(Extracted records)

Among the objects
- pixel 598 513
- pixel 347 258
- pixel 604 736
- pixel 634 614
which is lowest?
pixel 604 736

---

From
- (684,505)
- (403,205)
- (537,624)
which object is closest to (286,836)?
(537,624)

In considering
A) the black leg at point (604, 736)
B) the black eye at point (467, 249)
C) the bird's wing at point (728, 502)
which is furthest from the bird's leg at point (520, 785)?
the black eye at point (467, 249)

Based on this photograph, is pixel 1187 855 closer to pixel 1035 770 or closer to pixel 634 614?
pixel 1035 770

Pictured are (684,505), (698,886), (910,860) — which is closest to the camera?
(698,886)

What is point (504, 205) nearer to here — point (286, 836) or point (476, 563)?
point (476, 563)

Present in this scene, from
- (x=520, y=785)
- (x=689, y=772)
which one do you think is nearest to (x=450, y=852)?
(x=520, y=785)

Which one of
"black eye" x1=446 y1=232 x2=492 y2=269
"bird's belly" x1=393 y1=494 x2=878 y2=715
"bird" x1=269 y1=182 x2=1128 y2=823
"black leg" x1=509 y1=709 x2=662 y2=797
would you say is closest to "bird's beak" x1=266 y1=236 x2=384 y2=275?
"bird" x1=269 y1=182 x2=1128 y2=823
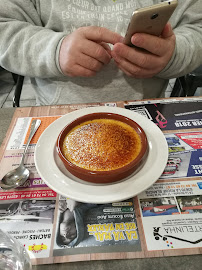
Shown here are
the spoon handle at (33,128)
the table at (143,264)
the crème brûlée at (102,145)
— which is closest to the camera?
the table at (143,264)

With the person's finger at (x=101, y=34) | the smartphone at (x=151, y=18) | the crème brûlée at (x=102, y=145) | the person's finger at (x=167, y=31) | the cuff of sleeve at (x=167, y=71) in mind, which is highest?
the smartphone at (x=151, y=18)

...

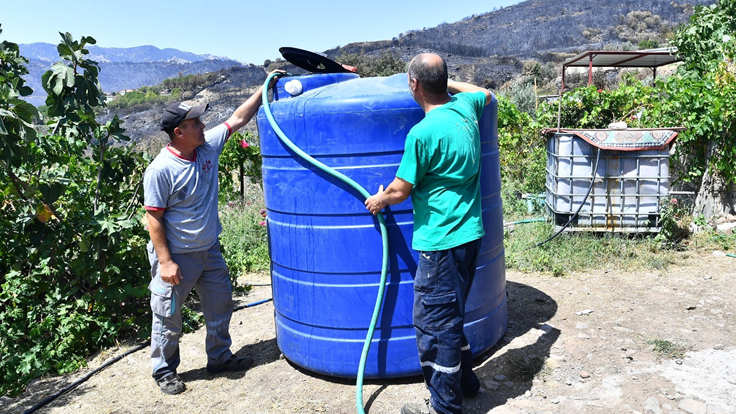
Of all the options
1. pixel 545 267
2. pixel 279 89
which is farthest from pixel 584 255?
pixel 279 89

- _Stated goal_:
Please pick out each line above that contains the word "here".

- _Task answer_:
What is point (504, 205) nearer to here — point (286, 836) or point (476, 563)?
Shown here are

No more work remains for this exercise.